Scientific Name: Tyto alba
This is a medium sized owl with a distinctive, large head with a white, heart-shaped face and small dark eyes; legs are long, wings are broad but fairly pointed. Plumage is pale tawny in both sexes, with the male having pale to white undersides of body and wings. Females are slightly larger in body size, as with most other raptors, and may be darker. Flight is silent, swift, and buoyant. The relatively small eyes and the sound-gathering feathered facial disc of the Barn Owl indicate its ability to hunt by sound only, throughout the darkest hours of the night or for prey in tall grass.
Male
Length: 17″ ave.
Wingspan: 45″ ave.
Weight: 15.6 oz. ave.
Female
Length: 17″ ave.
Wingspan: 45″ ave.
Weight: 17.3 oz. ave.
State and federally protected; listed as endangered in many mid-western and eastern states; declining in Great Britain.
Widespread, but not common, in areas with lots of open fields, marshes, and pasture for hunting and large hollow trees or numerous old buildings for breeding sites. Less common in open countryside that has been intensely cultivated.

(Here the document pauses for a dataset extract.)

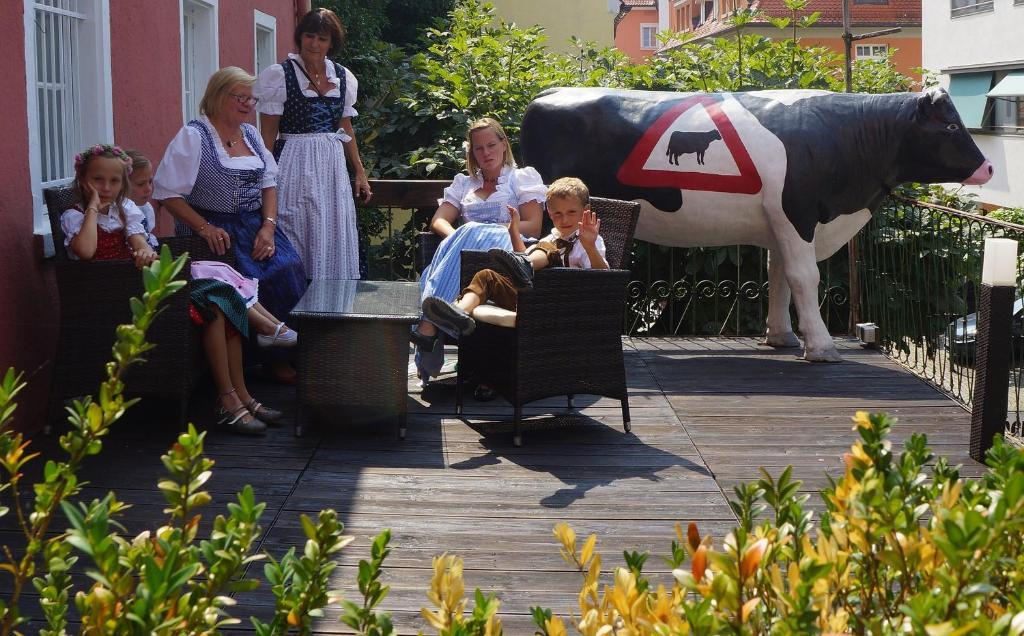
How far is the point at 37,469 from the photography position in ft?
14.6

Diet – Hunts by extended solitary flights over open ground, often following favorite routes. Eats any small mammals to be found at dusk and into the night in open habitats – primarily voles, shrews, mice and other rodents. Average prey size is generally smaller than that of great horned owls that may inhabit the same area. In places where the larger great horned owls are present, barn owls may hunt only in hours of darkness, not only to avoid competing for food with the larger, more crepuscular owl species, but to avoid falling prey to them as well.
This nocturnal species uses a great variety of calls, from screaming, screeching, hissing, purring notes, to a repeating wheezy hiss called “snoring.” The most common call is a hissing shriek: cssssshhH.
Originally nested in caves, cliff faces, and hollow trees, but take advantage of barns, attics, and other man-made structures where these are available.
These owls are often hit by cars or trucks when flying low across or along roads at night. Nests built in places where human disturbance is likely, such as haystacks, buildings, and other structures, are often destroyed; young often fall from nests or fledge from nests into dangerous areas, such as manufacturing plants, warehouses, mills.
One of the most widespread of all birds, the Barn Owl is resident throughout North America except in the northern Rockies and northern Great Plains, and extending south down to the tip of South America. Other races of Barn Owls occur throughout the world.